Question 10.5: Air (ρ = 1.23 kg/m³ and ν = 1.5 × 10^-5 m²/s) is flowing ove...
Air (\rho=1.23 kg / m ^{3} \text { and } v=1.5 \times 10^{-5} m ^{2}/s) is flowing over a flat plate. The free stream speed is 15 m/s. At a distance of 1 m from the leading edge, calculate \delta \text { and } \tau_{w} for (a) completely laminar flow, and (b) completely turbulent flow for a 1/7th power law velocity profile.
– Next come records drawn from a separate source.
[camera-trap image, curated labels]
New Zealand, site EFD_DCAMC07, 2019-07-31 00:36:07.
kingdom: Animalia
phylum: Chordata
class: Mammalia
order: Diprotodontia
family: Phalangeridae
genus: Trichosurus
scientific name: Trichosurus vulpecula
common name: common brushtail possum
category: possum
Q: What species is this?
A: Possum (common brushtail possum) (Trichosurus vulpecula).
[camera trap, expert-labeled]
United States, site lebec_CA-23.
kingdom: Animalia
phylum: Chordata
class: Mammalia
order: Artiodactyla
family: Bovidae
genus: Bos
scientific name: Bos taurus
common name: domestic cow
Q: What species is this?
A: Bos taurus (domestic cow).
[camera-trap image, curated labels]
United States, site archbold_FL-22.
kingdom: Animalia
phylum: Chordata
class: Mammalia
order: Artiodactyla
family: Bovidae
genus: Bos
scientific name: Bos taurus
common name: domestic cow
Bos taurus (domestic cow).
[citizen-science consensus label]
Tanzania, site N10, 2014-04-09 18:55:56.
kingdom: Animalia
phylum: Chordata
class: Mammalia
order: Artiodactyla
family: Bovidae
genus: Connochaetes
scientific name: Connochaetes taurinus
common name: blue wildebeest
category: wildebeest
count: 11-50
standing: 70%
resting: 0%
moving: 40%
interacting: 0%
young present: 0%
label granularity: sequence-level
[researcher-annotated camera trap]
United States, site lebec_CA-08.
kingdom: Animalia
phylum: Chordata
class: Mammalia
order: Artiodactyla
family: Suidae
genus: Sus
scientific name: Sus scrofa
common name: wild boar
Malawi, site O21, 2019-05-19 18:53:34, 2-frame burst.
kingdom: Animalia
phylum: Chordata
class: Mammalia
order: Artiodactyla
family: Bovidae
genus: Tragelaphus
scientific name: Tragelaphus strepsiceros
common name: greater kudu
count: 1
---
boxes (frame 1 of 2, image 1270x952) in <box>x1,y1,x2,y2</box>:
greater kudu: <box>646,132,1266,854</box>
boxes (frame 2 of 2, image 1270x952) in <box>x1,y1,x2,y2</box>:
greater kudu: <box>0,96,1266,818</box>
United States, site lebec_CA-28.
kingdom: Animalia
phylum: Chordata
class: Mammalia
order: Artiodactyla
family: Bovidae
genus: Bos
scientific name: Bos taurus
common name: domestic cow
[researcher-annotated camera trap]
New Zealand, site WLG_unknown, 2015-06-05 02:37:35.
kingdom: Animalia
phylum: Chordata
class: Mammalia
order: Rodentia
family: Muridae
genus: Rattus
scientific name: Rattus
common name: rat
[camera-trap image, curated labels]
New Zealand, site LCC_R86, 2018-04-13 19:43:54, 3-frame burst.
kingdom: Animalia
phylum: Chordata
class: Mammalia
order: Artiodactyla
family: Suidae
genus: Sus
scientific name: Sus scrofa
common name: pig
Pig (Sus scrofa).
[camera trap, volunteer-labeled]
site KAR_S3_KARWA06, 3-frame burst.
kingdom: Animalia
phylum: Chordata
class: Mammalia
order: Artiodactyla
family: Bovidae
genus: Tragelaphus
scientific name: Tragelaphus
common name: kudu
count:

Applying the results developed in Chapters 9 and 10, we can write for parabolic velocity profile (laminar flow)
\frac{\delta}{x}=\frac{5.48}{\sqrt{\operatorname{Re}_{x}}} \text { and } \tau_{w}=\left.\mu \frac{\partial u}{\partial y}\right|_{y=0}
\operatorname{Re}_{x}=\frac{U x}{v}=\frac{15 \times 1}{1.5 \times 10^{-5}}=1.0 \times 10^{6}
\delta=\frac{5.48}{\sqrt{1.0 \times 10^{6}}} \times 1 m =5.48 mm
\tau_{w}=\left.\mu \frac{\partial u}{\partial y}\right|_{y=0}=\frac{\mu U_{\infty}}{\delta} \cdot \frac{ d }{ d \eta}\left[2 \eta-\eta^{2}\right]_{\eta=0}
\tau_{w}=\frac{2 \times 1.23 \times 1.5 \times 10^{-5} \times 15}{0.00548}=0.101 N / m ^{2}
For turbulent flow,
\frac{\delta}{x}=\frac{0.37}{\left(\operatorname{Re}_{x}\right)^{1 / 5}} (from Eq. 10.62)
\frac{\delta}{x}=0.37\left( Re _{x}\right)^{-1 / 5} (10.62)
or \delta=\frac{0.370}{\left(1.0 \times 10^{6}\right)^{1 / 5}} \times 1 m =23.34 mm
or \delta / x=0.0233
\tau_{w}=0.0225 \rho U_{\infty}^{2}\left(\frac{v}{U_{\infty} \delta}\right)^{1 / 4} (from Eq. 10.60)
\frac{\tau_{w}}{\rho U_{\infty}^{2}}=0.0225\left[\frac{v}{\delta U_{\infty}}\right]^{1 / 4} (10.60)
\tau_{w}=0.0225 \times 1.23 \times(15)^{2}\left(\frac{v}{U_{\infty} x} \cdot \frac{x}{\delta}\right)^{1 / 4}
or \tau_{w}=0.0225 \times 1.23 \times(15)^{2}\left[\frac{1}{1.0 \times 10^{6}} \times \frac{1}{0.0233}\right]^{1 / 4}
= 0.502 N / m ^{2}
Turbulent boundary layer has a larger shear stress than the laminar boundary layer.